The invention relates to a method for selecting electrochemical cells during the production of a battery which comprises a plurality of electrochemical cells and a battery produced in accordance with the method.
Electrochemical energy stores, also referred to as electrochemical or galvanic cells in the following, are frequently manufactured in the form of stackable units, wherein batteries for various applications, particularly for use in electrically operated motor vehicles, can be produced by combining a plurality of such cells. The invention will be described with reference to its use in a motor vehicle, whereby it is however pointed out that such a method and battery with accordingly designed electrochemical cells can also be operated independently of motor vehicles, e.g. in stationary use.

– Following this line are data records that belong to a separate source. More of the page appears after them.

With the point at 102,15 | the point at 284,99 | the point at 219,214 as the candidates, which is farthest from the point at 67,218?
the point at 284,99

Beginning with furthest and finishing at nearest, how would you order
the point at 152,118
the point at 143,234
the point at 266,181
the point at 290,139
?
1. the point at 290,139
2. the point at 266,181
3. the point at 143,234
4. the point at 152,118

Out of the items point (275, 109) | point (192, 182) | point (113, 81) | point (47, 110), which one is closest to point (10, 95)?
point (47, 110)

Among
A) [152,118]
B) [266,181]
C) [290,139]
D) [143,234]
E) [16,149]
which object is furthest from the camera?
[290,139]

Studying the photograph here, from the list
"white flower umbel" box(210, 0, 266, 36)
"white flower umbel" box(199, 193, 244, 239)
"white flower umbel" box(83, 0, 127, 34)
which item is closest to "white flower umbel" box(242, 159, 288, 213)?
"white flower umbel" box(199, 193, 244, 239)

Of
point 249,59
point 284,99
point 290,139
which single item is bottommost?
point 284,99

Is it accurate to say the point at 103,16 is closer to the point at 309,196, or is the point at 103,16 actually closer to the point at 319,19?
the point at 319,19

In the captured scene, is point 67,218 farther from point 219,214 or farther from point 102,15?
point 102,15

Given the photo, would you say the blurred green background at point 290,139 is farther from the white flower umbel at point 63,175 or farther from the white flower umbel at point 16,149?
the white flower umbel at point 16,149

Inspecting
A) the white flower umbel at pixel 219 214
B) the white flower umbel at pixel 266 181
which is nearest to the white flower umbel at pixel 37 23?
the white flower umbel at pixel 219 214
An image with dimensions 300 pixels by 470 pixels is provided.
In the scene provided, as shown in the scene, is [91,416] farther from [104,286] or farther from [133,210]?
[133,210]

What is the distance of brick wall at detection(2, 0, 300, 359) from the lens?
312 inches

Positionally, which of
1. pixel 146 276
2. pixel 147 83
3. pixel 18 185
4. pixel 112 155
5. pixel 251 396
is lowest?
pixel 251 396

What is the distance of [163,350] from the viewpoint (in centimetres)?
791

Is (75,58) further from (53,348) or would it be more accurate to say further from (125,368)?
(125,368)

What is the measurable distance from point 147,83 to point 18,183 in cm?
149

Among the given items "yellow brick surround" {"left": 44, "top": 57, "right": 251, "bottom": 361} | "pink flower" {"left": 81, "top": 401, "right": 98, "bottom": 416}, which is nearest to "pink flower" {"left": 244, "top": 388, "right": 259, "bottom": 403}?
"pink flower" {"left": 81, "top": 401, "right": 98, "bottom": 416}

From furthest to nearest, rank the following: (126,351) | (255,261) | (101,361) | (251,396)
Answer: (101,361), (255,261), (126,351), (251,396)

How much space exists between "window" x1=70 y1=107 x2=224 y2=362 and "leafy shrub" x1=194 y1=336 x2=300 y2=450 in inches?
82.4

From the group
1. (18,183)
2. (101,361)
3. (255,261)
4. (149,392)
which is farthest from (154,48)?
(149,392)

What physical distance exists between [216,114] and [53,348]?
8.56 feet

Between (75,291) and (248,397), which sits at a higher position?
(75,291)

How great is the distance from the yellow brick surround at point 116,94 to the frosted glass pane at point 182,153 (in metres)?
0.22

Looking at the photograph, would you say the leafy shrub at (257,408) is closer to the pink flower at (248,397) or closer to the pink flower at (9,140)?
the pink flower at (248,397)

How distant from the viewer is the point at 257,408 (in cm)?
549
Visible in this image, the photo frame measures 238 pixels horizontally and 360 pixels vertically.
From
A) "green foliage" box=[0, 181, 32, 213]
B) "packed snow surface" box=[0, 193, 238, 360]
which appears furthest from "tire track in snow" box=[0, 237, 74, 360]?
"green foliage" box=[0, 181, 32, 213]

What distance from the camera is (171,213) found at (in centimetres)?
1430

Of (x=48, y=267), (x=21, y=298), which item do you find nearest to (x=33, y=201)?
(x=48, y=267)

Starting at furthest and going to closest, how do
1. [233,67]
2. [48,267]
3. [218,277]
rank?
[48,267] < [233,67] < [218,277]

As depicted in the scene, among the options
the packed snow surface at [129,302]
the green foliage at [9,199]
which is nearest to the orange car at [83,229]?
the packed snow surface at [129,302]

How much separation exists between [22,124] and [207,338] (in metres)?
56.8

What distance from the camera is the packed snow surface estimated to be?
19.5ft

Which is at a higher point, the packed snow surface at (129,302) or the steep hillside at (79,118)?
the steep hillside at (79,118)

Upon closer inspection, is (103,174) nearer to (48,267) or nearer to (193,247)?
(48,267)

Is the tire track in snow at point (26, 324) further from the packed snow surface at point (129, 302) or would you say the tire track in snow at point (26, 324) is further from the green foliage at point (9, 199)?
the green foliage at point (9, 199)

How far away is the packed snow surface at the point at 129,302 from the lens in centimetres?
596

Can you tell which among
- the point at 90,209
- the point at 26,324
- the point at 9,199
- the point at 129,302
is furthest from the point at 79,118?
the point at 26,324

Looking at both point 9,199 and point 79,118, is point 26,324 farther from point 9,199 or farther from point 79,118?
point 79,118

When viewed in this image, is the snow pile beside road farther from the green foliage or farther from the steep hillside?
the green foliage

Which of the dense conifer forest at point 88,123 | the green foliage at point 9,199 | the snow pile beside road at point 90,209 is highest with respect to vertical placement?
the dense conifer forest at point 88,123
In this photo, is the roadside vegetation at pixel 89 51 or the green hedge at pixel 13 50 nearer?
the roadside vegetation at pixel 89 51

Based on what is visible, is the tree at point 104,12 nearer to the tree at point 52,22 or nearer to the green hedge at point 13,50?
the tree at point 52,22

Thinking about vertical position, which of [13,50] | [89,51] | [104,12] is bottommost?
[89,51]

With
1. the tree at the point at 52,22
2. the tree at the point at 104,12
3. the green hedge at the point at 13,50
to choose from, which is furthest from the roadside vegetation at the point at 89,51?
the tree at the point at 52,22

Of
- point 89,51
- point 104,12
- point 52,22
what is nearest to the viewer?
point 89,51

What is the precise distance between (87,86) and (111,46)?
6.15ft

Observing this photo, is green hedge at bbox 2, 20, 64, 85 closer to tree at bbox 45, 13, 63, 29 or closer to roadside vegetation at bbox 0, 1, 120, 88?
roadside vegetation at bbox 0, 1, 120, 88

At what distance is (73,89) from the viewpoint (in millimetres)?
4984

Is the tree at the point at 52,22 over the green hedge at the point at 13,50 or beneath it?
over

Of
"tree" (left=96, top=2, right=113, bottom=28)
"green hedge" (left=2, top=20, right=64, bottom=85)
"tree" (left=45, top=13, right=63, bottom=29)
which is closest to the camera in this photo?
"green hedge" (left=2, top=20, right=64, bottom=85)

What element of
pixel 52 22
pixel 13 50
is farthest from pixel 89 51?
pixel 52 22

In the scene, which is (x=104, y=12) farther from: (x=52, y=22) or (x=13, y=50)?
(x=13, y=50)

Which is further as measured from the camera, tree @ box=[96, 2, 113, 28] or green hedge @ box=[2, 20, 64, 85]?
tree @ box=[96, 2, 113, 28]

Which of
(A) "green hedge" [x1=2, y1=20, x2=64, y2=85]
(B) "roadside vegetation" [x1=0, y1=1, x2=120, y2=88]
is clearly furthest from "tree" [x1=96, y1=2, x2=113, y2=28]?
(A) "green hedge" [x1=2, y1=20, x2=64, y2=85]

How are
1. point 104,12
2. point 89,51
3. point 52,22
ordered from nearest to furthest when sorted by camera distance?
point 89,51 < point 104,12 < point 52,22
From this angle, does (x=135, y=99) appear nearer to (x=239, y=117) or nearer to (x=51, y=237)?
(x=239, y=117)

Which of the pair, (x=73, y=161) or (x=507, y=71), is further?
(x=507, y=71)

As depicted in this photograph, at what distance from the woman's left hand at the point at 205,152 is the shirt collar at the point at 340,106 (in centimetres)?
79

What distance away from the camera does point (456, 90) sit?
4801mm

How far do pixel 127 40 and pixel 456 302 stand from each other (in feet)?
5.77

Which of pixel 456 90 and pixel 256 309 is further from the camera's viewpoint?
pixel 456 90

The entire content of the DE 10 2011101793 priority application is fully incorporated as an integral part of the present application by reference herein.
Different methods for manufacturing a battery comprising a plurality of electrochemical cells are known from the prior art.
The present invention is based on the object of providing an improved method for selecting electrochemical cells during the production a battery which comprises a number of electrochemical cells and on a corresponding battery.
This object is accomplished by a method for selecting electrochemical cells during the production of a battery in accordance with claim 1 and by a battery in accordance with claim 13. The subclaims relate to advantageous further developments of the invention.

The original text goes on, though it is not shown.